------ Extracted entries ------
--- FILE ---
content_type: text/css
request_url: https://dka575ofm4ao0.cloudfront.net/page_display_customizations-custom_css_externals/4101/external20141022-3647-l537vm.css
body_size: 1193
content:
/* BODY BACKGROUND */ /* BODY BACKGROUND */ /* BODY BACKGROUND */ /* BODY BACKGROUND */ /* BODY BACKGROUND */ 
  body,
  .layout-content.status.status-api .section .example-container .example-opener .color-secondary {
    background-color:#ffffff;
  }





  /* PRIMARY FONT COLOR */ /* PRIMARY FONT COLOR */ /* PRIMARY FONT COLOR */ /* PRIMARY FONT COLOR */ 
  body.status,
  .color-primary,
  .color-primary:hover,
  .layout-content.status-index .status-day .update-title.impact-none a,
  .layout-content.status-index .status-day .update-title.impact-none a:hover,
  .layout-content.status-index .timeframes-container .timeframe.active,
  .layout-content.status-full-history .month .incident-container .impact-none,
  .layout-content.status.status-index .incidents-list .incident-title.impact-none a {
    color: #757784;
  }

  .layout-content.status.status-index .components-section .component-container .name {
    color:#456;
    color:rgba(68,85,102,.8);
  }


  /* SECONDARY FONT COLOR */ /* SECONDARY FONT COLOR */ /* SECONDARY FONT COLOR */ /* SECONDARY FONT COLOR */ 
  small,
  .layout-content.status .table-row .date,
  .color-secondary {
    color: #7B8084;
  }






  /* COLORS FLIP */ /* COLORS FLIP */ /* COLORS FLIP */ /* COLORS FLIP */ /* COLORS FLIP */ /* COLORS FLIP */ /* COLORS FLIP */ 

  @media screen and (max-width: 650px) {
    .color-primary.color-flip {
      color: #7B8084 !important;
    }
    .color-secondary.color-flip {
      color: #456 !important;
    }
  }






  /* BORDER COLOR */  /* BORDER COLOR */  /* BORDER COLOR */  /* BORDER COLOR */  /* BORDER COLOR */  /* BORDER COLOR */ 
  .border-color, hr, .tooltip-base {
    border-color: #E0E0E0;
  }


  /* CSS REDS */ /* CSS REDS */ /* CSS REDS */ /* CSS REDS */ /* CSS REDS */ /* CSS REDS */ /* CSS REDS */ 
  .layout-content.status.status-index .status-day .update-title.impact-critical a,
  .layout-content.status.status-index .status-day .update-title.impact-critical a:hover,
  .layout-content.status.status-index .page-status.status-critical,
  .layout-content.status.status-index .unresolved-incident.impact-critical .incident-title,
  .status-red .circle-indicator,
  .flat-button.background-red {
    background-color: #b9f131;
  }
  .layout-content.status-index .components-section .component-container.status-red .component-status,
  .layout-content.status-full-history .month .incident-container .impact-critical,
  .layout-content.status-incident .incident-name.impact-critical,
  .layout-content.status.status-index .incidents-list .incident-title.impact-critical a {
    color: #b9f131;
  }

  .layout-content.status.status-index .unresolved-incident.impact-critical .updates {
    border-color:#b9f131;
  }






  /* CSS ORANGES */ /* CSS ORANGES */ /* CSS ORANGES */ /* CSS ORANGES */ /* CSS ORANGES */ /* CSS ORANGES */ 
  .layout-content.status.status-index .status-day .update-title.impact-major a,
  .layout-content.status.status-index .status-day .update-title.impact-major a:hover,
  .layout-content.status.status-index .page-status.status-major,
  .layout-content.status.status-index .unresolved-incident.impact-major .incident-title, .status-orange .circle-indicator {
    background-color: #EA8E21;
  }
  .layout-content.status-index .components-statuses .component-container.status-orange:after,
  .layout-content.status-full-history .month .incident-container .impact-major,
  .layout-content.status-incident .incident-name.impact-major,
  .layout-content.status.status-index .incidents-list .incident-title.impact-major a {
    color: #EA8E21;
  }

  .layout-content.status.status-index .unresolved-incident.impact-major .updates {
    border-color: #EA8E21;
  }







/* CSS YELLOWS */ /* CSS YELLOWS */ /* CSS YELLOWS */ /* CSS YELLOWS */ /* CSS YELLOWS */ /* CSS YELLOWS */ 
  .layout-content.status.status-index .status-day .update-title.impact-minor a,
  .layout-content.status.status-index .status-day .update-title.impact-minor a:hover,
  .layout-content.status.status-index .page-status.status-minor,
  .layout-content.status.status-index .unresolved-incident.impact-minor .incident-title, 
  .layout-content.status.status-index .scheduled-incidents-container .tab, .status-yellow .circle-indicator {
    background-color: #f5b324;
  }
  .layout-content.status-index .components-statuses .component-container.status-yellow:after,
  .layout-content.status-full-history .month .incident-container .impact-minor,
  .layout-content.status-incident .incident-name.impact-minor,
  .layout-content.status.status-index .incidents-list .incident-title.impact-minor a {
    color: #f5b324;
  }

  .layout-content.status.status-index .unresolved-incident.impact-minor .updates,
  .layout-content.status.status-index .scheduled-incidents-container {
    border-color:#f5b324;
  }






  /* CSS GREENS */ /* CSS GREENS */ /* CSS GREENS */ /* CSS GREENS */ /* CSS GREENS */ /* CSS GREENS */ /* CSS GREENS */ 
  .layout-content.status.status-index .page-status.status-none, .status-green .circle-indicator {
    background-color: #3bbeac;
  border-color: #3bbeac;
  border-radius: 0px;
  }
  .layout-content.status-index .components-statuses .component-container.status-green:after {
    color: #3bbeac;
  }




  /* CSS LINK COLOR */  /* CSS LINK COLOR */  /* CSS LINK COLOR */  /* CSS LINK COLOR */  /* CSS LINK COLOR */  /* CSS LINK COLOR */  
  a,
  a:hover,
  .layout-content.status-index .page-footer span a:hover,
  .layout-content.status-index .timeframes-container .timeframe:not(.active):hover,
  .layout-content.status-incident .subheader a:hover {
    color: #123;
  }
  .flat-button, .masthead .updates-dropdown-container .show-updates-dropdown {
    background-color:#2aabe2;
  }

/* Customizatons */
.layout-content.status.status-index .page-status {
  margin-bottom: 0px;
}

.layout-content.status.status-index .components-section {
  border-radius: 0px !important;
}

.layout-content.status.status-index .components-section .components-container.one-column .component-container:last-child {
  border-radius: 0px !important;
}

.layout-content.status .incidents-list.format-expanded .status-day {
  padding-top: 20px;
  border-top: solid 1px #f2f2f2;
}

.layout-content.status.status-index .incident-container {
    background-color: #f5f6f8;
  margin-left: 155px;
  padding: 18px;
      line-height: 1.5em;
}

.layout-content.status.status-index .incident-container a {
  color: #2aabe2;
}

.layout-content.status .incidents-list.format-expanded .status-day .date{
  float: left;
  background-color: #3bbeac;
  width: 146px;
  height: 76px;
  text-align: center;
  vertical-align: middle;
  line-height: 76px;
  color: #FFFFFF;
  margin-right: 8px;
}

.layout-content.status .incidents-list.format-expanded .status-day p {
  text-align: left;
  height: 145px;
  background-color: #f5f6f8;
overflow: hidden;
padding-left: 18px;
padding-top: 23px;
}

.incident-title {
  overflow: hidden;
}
------
- **Task**: Repeat only the stretch of lines starting at the one containing "color: #FFFFFF;" and running to the final line of the entries above.

- **Written solution**:
  color: #FFFFFF;
  margin-right: 8px;
}

.layout-content.status .incidents-list.format-expanded .status-day p {
  text-align: left;
  height: 145px;
  background-color: #f5f6f8;
overflow: hidden;
padding-left: 18px;
padding-top: 23px;
}

.incident-title {
  overflow: hidden;
}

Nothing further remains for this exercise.